Après le printemps arabe, l’automne américain? C’est ce que souhaitent les groupes qui ont organisé la « journée de colère », prévue samedi dans différentes villes américaines et aussi au Canada.

C’est le groupe canadien anticonsumériste Adbusters qui a lancé l’idée, avec une invitation à occuper Wall Street, la plus grande place financière du monde, à New York. L’Amérique est-elle prête pour un « moment Tahrir? », demande le groupe, en référence aux manifestations du Caire, plus tôt cette année, qui ont entraîné la chute du gouvernement égyptien.

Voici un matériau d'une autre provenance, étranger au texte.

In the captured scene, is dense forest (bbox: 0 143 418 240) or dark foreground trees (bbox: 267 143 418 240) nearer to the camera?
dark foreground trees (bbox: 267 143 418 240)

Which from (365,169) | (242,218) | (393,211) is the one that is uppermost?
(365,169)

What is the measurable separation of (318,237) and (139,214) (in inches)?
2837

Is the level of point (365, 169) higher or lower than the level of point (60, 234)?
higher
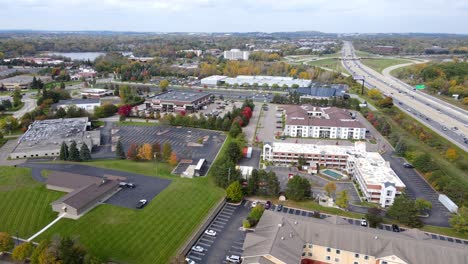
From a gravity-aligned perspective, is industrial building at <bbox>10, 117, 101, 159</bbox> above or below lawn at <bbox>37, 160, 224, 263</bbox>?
above

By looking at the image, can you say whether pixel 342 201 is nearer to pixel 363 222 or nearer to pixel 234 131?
pixel 363 222

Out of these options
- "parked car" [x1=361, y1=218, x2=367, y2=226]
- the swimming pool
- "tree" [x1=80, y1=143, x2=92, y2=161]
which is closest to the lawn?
"tree" [x1=80, y1=143, x2=92, y2=161]

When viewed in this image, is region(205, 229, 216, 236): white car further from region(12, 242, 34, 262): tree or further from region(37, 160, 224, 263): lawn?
region(12, 242, 34, 262): tree

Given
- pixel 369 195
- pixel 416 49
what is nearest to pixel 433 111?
pixel 369 195

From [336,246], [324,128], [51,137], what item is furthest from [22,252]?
[324,128]

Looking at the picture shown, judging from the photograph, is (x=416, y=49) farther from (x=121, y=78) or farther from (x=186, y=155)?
(x=186, y=155)

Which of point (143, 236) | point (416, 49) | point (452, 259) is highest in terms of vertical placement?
point (416, 49)

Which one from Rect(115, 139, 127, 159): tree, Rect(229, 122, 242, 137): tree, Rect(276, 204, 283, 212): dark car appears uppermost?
Rect(229, 122, 242, 137): tree
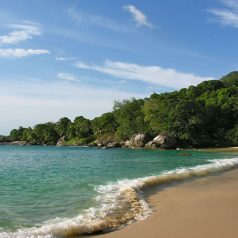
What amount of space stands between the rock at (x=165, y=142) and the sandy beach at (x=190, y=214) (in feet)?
211

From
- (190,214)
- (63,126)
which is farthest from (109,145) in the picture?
(190,214)

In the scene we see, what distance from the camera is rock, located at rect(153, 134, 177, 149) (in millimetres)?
87375

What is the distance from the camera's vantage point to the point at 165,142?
87500 mm

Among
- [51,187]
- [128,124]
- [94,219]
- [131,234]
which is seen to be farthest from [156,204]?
[128,124]

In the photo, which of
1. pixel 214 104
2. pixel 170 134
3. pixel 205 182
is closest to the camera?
pixel 205 182

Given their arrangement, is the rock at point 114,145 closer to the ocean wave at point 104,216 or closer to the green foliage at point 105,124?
the green foliage at point 105,124

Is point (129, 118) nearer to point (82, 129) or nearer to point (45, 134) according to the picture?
point (82, 129)

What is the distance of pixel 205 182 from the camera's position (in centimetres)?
2544

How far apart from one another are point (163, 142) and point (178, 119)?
365 inches

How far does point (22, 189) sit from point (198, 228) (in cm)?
1341

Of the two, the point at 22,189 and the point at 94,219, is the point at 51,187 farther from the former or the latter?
the point at 94,219

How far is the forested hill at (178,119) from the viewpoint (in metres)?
93.4

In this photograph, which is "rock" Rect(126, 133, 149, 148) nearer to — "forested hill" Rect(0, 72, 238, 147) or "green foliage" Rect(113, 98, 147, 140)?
"forested hill" Rect(0, 72, 238, 147)

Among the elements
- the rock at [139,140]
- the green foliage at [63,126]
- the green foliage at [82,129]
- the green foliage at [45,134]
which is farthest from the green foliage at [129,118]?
the green foliage at [45,134]
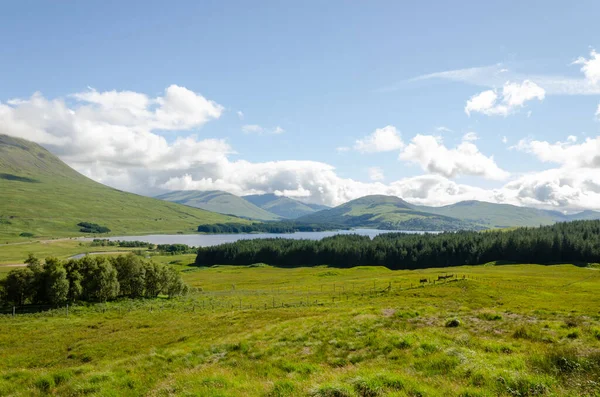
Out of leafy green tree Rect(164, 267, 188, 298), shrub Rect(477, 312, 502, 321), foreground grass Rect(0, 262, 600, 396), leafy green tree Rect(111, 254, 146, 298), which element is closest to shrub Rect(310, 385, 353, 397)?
foreground grass Rect(0, 262, 600, 396)

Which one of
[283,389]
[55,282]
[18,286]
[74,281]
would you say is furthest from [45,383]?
[18,286]

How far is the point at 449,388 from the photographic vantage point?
1188 centimetres

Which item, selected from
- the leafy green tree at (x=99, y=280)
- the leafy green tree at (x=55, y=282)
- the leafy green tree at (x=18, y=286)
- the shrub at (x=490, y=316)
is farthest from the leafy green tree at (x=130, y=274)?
the shrub at (x=490, y=316)

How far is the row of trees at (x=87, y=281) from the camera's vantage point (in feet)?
191

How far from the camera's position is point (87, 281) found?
6412 cm

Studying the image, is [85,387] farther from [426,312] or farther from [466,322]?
[426,312]

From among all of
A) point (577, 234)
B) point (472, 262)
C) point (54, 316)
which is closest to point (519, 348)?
point (54, 316)

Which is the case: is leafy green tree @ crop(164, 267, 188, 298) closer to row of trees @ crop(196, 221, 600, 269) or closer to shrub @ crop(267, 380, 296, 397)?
shrub @ crop(267, 380, 296, 397)

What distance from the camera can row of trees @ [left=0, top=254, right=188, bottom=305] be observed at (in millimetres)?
58219

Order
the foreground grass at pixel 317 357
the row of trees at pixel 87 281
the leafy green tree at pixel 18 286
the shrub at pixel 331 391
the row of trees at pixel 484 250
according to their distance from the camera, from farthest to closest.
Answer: the row of trees at pixel 484 250, the row of trees at pixel 87 281, the leafy green tree at pixel 18 286, the foreground grass at pixel 317 357, the shrub at pixel 331 391

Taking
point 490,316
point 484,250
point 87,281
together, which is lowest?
point 484,250

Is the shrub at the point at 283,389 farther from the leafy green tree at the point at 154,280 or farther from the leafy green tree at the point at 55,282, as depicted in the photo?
the leafy green tree at the point at 154,280

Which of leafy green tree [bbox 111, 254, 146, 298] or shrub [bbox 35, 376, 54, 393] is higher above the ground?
shrub [bbox 35, 376, 54, 393]

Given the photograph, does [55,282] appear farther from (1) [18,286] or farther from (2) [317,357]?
(2) [317,357]
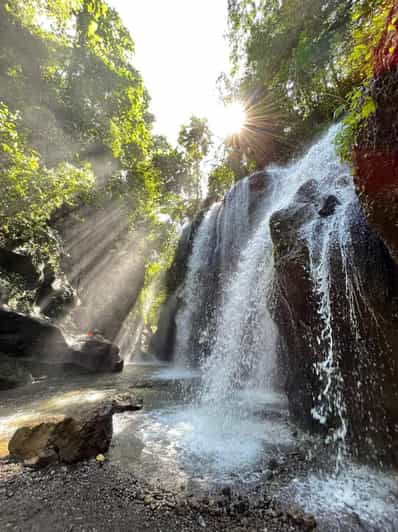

Les manifestants veulent notamment dénoncer une décision de la Cour suprême des États-Unis qui, en janvier 2010, « a autorisé les entreprises à financer librement les campagnes électorales. Cela laisse présager que l’élection de 2012 sera très certainement la plus corrompue que l’Amérique ait jamais connue », a expliqué aux Inrocks Alexa O’Brian, une des organisatrices de l’événement. Elle ajoute que « se regrouper devant Wall Street est une occasion de rappeler, notamment, que ce sont les citoyens qui doivent influer sur la démocratie, et non les entreprises ».

Sur le site US Day of Rage, on retrouve notamment le calendrier des événements qui auront lieu aux États-Unis demain et dans les prochains jours. On retrouve également des cartes interactives pour suivre le déroulement des manifestations, notamment celle de Wall Street.

À noter que sur le site d’Adbuster, on précise que des appels à manifester ont été lancés pour différentes villes d’Europe, ainsi qu’à Bay Street, à Toronto.

Soulignons enfin que les manifestants peuvent compter sur l’appui des @AntiSec, proches du collectif de pirates informatiques Anonymous.